In June 2014, the FBI introduced a confidential source who met in person with Al Hardan 17 times, according to court documents. The pair discussed going overseas to engage in activities Al Hardan knew were considered in terrorism by the U.S. government.

In November 2014, he met with the source and swore a loyalty oath, according to court documents.
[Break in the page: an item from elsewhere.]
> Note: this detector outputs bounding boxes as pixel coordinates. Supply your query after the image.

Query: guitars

Two days after that meeting they met for a one-hour tactical training in a remote area outside Houston, where Al Hardan practiced with a fully automatic AK-47. He told this source in 2014 and early 2015 that he wanted to learn to use cellphones as detonators to set off improvised bombs abroad for ISIS. He told the informant he would train using online videos and a manual he had obtained on a CD, according to his plea. He also showed the source a circuit board he built to be used as a remote detonator.

On Aug. 18, 2014, Al Hardan checked the box on an application to become a naturalized U.S. citizen indicating that he didn't associate with any terrorist organizations, according to court documents. But from the time of his application until 2015, he continued to buy electronic components to make circuitry and the tools to assemble bomb detonators.

Crime was 'checking that box'

After nearly two years in federal detention, Al Hardan appeared in court Monday in an olive green jail uniform, his hair parted and slicked back. He wore earphones to hear the Arabic court translator.

Judge Hughes gave him a chance to speak, but questioned him throughout the sentencing.

"I want to apologize for the wrong I've done," he told the judge in accented English, reading from notes, saying he had been "foolish" and he would never do it again.

"I didn't plan to attack any place or plan to hurt someone," he said, emphasizing that the informant had been the one who suggested specific places to attack. "Your honor, I'm not trying to make any excuses, but I didn't plan to hurt nobody."

"Did you vehemently disassociate yourself from that suggestion?" the judge asked.

Al Hardan's lawyer jumped in, saying it was a mistake for his client not to end contact immediately with the informant.

The judge said it wasn't a crime to say stupid or violent things on social media "or we'd have to fill half the country with prisons," he said.

People are free to own an ISIS flag, they're free to watch videos about making bombs and improvised devices, the judge noted. Al Hardan's crime was in checking that box, lying on his passport so he could carry out his plan to go to Syria and be a bombmaker for ISIS. It was planning and training.

Al Hardan was ordered to serve 16 years in prison followed by a lifetime of supervised release, if immigration authorities allow him to remain in the country.